> [Given problem 1]:
Answer these questions about the post on Casefile, one answer per line:
(a) What does Casefile attach to each statement of fact it pulls from an archive?
(b) In the corporate dispute, how was the action to remove the other principal executed?
(c) What does the post say Casefile's current output is roughly equivalent to?

> [Document passage]:

+++

The thing that layer mostly does is extract what lawyers call statements of fact: the discrete claims a party is making that a court eventually has to make findings on. Casefile pulls every statement of fact out of an archive and attaches it to a source and a date. The result is a structured database of every claim anyone has made, comparable on its face, and that database is what does most of the work after it's built. It's what lets the system put one party's claims next to another's, or next to that same party's earlier statements, and find contradictions that would otherwise be sitting in three different documents on three different dates. A court case turns on findings of fact. Most of how you get there is having a clean, comparable record of every fact in evidence.

The output is the bones of a court bundle: paginated, ordered, indexed, in a shape a court will accept. That's most of what Casefile produces by volume. The other thing it produces, and the reason for the rest of this post, is evidence that would not otherwise have been found.

Two early matters

In a corporate dispute between the two principals of a small private company, Casefile worked through several hundred thousand pages of documents. One of the principals had moved to remove the other from the company, and the action looked clean on the surface, executed by written resolution. Buried in the corpus was a small set of scanned and signed pages from years before, describing an arrangement under which the acting principal had been holding a significant portion of the other's shares on behalf of them. Both parties had forgotten the document existed. Its existence materially changes whether the removal was procedurally valid. The pages were sitting in a much larger archive that had been in scanned-and-forgotten storage for years, and nobody was going to find them by reading.

In a separate family-law matter, Casefile processed a large archive of documents alongside text-message and email exports. It identified a pattern of contradictions across statements of fact made to courts and to police, with the contradictions falling out cleanly once the statements were laid against a timeline assembled from the surrounding material. The result reframed the case. A litigant working alone, in the time available before a hearing, was not going to find this; a solicitor doing it manually would have read every page at hourly rates, and most aren't engaged for that level of forensic work in the first place.

Both matters are live. I've kept the specifics abstract for that reason.

Why a system like this finds things human review misses

There are two reasons this works, and neither is sophisticated.

Volume. A solicitor reading every page of a several-hundred-thousand-page archive is not a thing that happens. The hourly maths doesn't work for the client, and even if it did, the lawyer would burn out before they got through a tenth. The reading doesn't get done, and the things sitting in the unread parts don't get found.

Structure. A case file gets organised around a narrative: chronology, theme, whichever angle the person assembling it is working with. The piece of evidence that turns a case is often the one sitting outside whichever narrative was being built. It might be in an old scanned envelope nobody thought to open, or in an email thread that didn't seem related when it was filed. A system that reads everything without knowing in advance which pile is supposed to matter finds those.

Most of the time, the haystack is the whole problem.

What it doesn't do yet

Casefile is not perfect. It misses things, surfaces things that aren't relevant, and mislabels relationships between documents in ways that have to be corrected after the fact. The honest summary is that it is getting better every day, and that what it currently produces is roughly the equivalent of a competent junior paralegal's first pass over a corpus. The difference is that this junior has read every page and never gets tired.

What takes Casefile from a useful first pass to a working partner is the layer being built on top of it now: a set of beta tools, not yet on the live site, that put human judgment in the loop. Anything the system extracted, flagged, or inferred becomes reviewable. The user can agree, disagree, push back on relevance, or ask why something was included or left out, and they add the nuance the system can't yet have on its own. Without that layer, Casefile is a fast machine. With it, Casefile is a working partner.

That's the next thing.

What it's for

This matters more than "AI makes document review faster" because of who it serves. The people who currently cannot access competent paperwork: divorcing parents on unequal incomes, employees fighting employers many times their size, anyone whose evidence is sitting in a stack of scanned papers no lawyer is going to read for under tens of thousands of pounds. Their options have been bound by the cost of being heard.

The first cases through Casefile are early and small. The mechanic is real. The work it's doing, on a few matters that would not have produced this evidence any other way, is what takes a service from a great improvement in document review and discovery into something genuinely transformative for people who are underfunded and overwhelmed.

That's what it's for.

+++

Spatial data with pictures
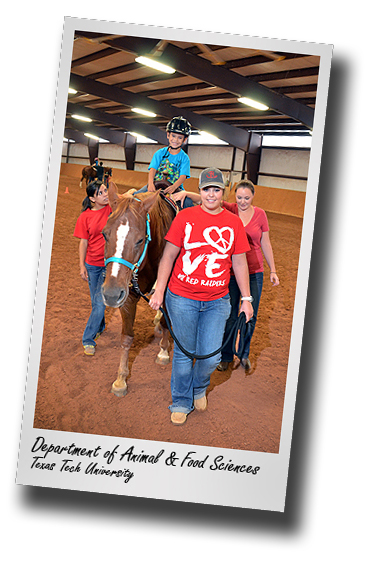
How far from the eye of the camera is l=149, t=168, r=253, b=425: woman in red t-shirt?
1915 millimetres

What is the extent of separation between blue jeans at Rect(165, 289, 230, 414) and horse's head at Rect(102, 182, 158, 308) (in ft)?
1.17

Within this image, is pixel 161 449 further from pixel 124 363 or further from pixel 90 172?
pixel 90 172

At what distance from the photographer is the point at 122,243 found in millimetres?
1887

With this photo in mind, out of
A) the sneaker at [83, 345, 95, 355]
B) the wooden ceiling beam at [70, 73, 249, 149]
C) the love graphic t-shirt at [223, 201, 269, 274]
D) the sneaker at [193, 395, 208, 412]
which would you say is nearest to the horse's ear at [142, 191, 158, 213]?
the love graphic t-shirt at [223, 201, 269, 274]

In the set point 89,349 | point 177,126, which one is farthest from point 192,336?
point 177,126

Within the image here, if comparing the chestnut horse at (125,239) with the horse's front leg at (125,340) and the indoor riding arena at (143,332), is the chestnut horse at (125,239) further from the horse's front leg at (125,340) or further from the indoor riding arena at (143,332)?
the indoor riding arena at (143,332)

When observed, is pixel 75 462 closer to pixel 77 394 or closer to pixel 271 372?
pixel 77 394

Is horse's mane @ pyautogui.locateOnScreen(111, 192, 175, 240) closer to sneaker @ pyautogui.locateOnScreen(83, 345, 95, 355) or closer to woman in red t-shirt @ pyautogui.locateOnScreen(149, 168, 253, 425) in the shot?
woman in red t-shirt @ pyautogui.locateOnScreen(149, 168, 253, 425)

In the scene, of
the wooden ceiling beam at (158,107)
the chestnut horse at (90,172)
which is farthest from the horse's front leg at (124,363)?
the wooden ceiling beam at (158,107)

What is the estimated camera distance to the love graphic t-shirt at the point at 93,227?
2.48 metres

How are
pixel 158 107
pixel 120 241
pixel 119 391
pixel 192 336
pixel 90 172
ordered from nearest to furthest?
pixel 120 241
pixel 192 336
pixel 90 172
pixel 119 391
pixel 158 107

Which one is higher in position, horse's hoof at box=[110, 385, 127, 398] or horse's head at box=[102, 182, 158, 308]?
horse's head at box=[102, 182, 158, 308]

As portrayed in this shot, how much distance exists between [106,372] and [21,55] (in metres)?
2.29

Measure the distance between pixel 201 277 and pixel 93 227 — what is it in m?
1.04
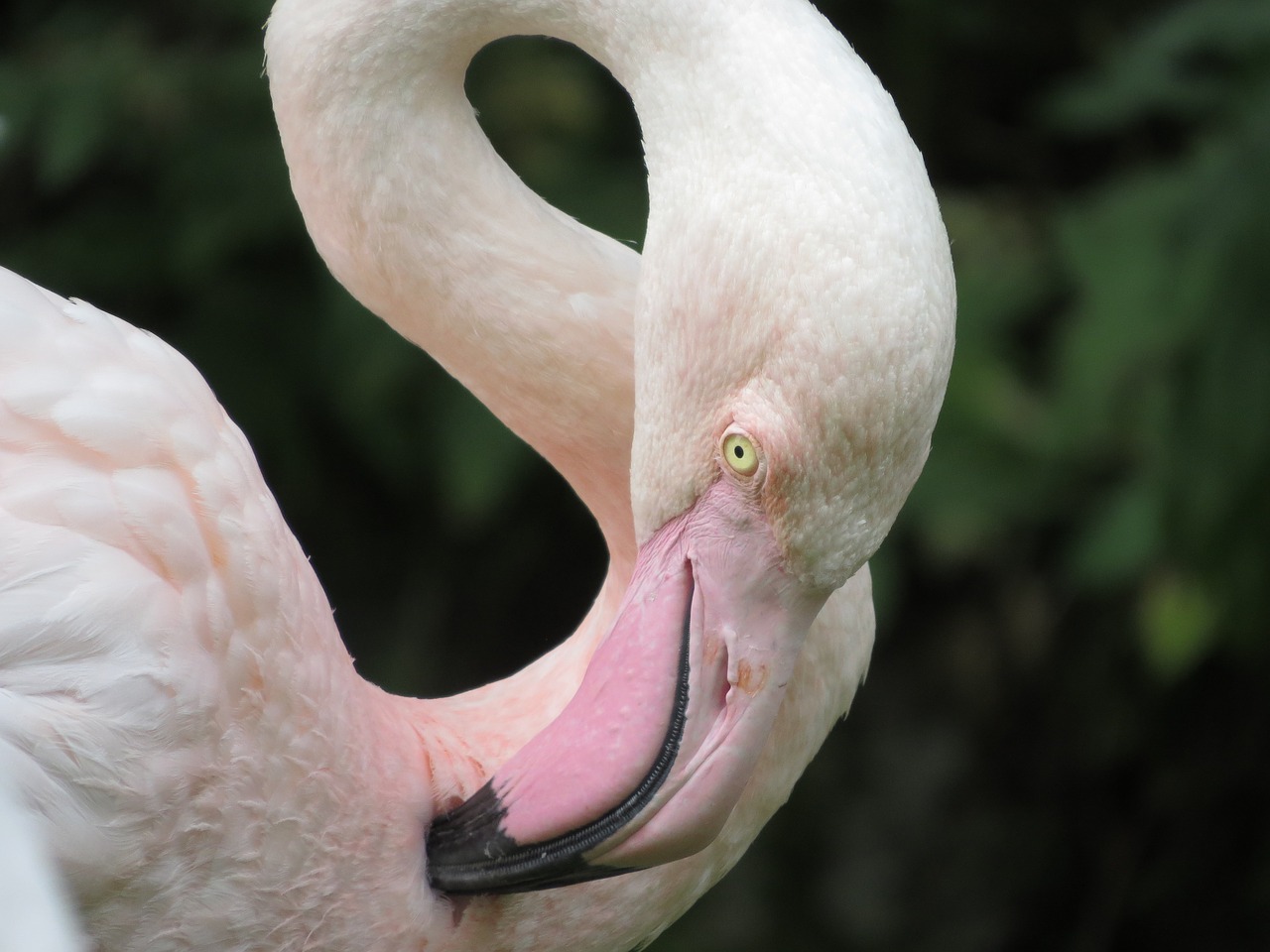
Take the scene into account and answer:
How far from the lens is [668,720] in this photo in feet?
4.97

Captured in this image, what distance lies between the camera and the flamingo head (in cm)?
138

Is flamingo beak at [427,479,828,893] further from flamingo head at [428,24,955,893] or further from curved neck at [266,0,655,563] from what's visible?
curved neck at [266,0,655,563]

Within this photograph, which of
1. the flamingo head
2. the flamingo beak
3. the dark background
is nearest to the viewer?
the flamingo head

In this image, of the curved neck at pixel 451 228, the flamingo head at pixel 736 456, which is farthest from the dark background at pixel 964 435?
the flamingo head at pixel 736 456

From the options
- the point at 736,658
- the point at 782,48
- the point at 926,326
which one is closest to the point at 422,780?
the point at 736,658

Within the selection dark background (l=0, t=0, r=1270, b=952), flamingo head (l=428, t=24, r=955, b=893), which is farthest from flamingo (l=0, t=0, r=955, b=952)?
dark background (l=0, t=0, r=1270, b=952)

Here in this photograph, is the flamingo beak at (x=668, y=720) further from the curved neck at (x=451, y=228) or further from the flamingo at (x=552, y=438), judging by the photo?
the curved neck at (x=451, y=228)

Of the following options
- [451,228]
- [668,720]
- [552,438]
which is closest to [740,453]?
[668,720]

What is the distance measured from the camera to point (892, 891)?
437 centimetres

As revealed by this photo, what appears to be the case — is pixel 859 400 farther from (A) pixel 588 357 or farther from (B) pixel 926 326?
(A) pixel 588 357

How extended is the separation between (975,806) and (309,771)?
10.3 ft

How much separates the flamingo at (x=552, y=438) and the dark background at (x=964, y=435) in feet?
5.14

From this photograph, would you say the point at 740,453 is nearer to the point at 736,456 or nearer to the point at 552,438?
the point at 736,456

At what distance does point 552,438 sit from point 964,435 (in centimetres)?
185
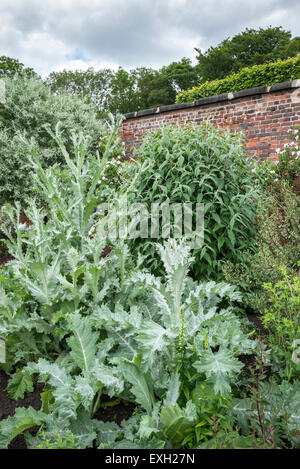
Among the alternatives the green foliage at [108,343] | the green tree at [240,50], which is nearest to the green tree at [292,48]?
the green tree at [240,50]

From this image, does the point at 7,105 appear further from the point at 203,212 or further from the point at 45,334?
the point at 45,334

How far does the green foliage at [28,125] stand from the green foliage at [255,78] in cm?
375

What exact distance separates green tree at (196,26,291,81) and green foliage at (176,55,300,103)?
19.5 meters

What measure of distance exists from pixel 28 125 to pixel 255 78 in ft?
22.1

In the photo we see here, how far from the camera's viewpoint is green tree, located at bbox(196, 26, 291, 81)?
92.9ft

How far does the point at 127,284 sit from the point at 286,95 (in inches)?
215

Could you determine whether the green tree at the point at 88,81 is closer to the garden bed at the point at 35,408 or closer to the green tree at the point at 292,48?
the green tree at the point at 292,48

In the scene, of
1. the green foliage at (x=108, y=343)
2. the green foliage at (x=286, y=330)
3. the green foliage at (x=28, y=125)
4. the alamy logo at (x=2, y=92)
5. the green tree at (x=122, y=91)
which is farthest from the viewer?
the green tree at (x=122, y=91)

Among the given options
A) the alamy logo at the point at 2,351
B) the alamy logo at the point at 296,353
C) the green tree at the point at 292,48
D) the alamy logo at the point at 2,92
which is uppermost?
the green tree at the point at 292,48

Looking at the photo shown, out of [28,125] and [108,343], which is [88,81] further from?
[108,343]

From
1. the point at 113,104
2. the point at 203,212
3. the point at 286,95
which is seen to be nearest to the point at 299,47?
the point at 113,104

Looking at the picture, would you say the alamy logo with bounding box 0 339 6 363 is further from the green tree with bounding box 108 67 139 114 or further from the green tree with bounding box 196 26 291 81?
the green tree with bounding box 108 67 139 114

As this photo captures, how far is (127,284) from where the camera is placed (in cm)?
240

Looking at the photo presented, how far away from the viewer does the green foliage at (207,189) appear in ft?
10.3
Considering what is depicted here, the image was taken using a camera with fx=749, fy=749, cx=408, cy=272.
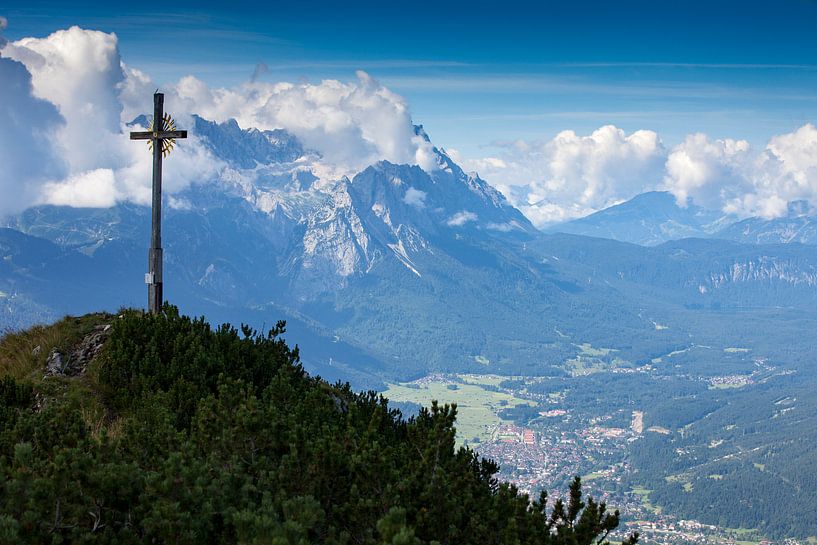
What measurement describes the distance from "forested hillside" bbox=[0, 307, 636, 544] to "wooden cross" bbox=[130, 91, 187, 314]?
6.51 meters

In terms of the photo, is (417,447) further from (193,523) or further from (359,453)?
(193,523)

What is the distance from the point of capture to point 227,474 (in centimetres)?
838

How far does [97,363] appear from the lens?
15.6 m

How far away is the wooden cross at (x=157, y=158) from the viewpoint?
2112cm

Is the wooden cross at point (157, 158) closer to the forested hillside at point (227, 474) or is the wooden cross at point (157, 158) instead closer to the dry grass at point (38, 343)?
the dry grass at point (38, 343)

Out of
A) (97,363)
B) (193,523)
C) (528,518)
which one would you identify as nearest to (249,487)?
(193,523)

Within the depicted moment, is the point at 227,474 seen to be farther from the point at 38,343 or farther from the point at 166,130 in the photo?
the point at 166,130

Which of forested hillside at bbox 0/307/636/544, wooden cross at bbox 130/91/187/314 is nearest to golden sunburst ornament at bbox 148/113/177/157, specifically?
wooden cross at bbox 130/91/187/314

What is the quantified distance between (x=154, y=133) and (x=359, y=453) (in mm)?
14437

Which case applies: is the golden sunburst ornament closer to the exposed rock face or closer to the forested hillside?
the exposed rock face

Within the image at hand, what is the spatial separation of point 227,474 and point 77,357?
9826mm

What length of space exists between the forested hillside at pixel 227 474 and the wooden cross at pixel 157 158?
21.4ft

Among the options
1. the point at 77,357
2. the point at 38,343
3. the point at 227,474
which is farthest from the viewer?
the point at 38,343

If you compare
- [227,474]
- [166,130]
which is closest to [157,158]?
[166,130]
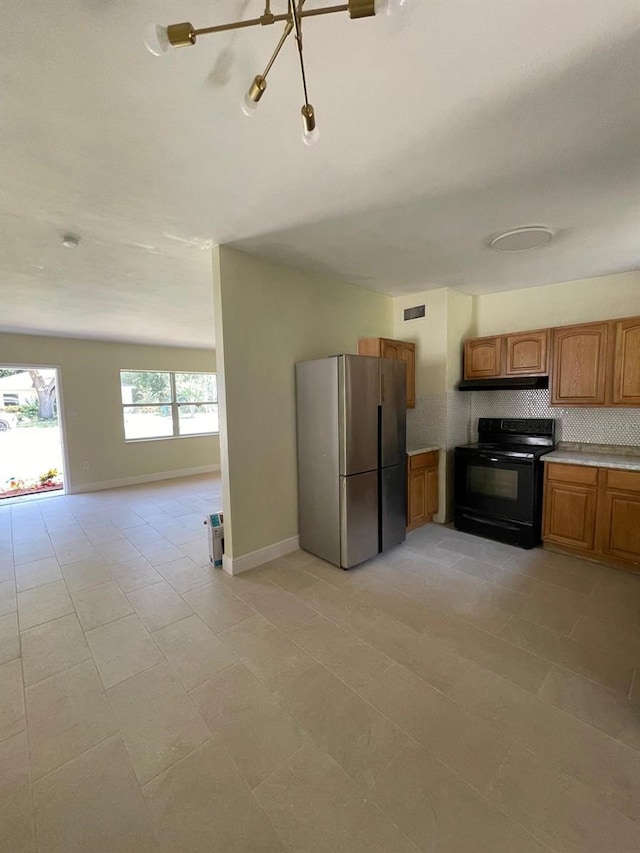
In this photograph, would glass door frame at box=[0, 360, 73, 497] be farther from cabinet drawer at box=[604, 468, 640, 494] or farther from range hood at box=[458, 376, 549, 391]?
cabinet drawer at box=[604, 468, 640, 494]

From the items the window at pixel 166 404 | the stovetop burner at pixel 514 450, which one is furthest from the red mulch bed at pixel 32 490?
the stovetop burner at pixel 514 450

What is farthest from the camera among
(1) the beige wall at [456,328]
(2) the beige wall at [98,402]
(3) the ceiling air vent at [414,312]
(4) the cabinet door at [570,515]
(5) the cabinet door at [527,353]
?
(2) the beige wall at [98,402]

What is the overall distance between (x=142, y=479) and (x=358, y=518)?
16.8 ft

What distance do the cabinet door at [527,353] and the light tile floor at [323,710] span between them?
6.04ft

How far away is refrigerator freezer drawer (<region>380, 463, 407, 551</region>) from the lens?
3.16 metres

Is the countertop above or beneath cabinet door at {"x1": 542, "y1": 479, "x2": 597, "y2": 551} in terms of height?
above

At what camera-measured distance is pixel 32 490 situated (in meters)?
5.98

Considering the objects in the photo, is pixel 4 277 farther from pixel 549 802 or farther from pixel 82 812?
pixel 549 802

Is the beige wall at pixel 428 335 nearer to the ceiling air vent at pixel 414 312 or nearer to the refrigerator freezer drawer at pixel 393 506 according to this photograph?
the ceiling air vent at pixel 414 312

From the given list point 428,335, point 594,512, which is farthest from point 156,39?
point 594,512

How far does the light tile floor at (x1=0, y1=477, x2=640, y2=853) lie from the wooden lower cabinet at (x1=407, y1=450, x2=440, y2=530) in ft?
2.79

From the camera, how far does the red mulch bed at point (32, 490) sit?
18.8ft

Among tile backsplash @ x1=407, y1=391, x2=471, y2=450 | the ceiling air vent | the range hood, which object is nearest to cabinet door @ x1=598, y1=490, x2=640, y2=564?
the range hood

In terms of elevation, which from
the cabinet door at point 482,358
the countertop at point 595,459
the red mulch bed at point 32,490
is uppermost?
the cabinet door at point 482,358
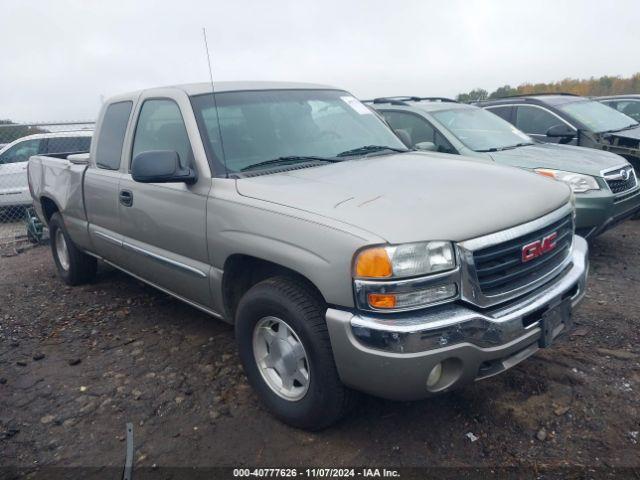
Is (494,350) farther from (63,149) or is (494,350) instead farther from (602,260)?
(63,149)

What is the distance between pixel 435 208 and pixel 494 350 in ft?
2.33

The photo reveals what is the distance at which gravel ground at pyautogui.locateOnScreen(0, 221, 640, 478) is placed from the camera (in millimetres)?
2775

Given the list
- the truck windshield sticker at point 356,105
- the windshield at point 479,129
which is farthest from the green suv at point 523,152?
the truck windshield sticker at point 356,105

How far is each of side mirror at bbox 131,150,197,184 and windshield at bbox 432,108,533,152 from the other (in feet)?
12.1

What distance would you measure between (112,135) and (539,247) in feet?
11.4

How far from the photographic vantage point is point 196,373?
3691 millimetres

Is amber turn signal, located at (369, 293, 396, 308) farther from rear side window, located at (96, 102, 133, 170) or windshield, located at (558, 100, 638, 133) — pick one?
windshield, located at (558, 100, 638, 133)

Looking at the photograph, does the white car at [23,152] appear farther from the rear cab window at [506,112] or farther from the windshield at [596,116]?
the windshield at [596,116]

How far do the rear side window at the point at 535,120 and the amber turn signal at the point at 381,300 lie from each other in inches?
242

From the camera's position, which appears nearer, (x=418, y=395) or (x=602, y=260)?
(x=418, y=395)

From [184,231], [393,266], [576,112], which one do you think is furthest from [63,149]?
[393,266]

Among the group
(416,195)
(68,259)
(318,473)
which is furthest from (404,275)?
(68,259)

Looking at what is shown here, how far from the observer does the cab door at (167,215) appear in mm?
3373

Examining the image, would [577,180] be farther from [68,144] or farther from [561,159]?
[68,144]
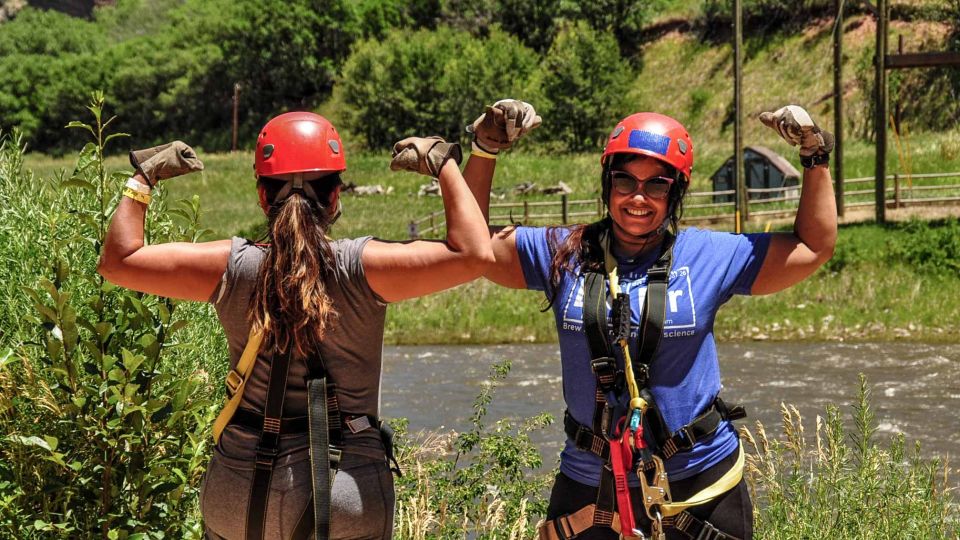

+++

> [Given problem 2]: Reproduce the records from the line that has "From [184,231], [393,266], [576,112], which" through the end of the records, including both ends, and leave out the pictures.

> [Answer 1]:
(a) A source and a date.
(b) By written resolution.
(c) A competent junior paralegal's first pass over a corpus.

> [Answer 2]:
From [184,231], [393,266], [576,112], which one do you think is furthest from [63,149]?
[393,266]

Among the group
(416,195)
(68,259)
(318,473)
which is furthest from (404,275)?
(68,259)

Looking at what is shown here, how far from the observer does the cab door at (167,215) appear in mm?
3373

Examining the image, would [577,180] be farther from [68,144] or farther from [561,159]?
[68,144]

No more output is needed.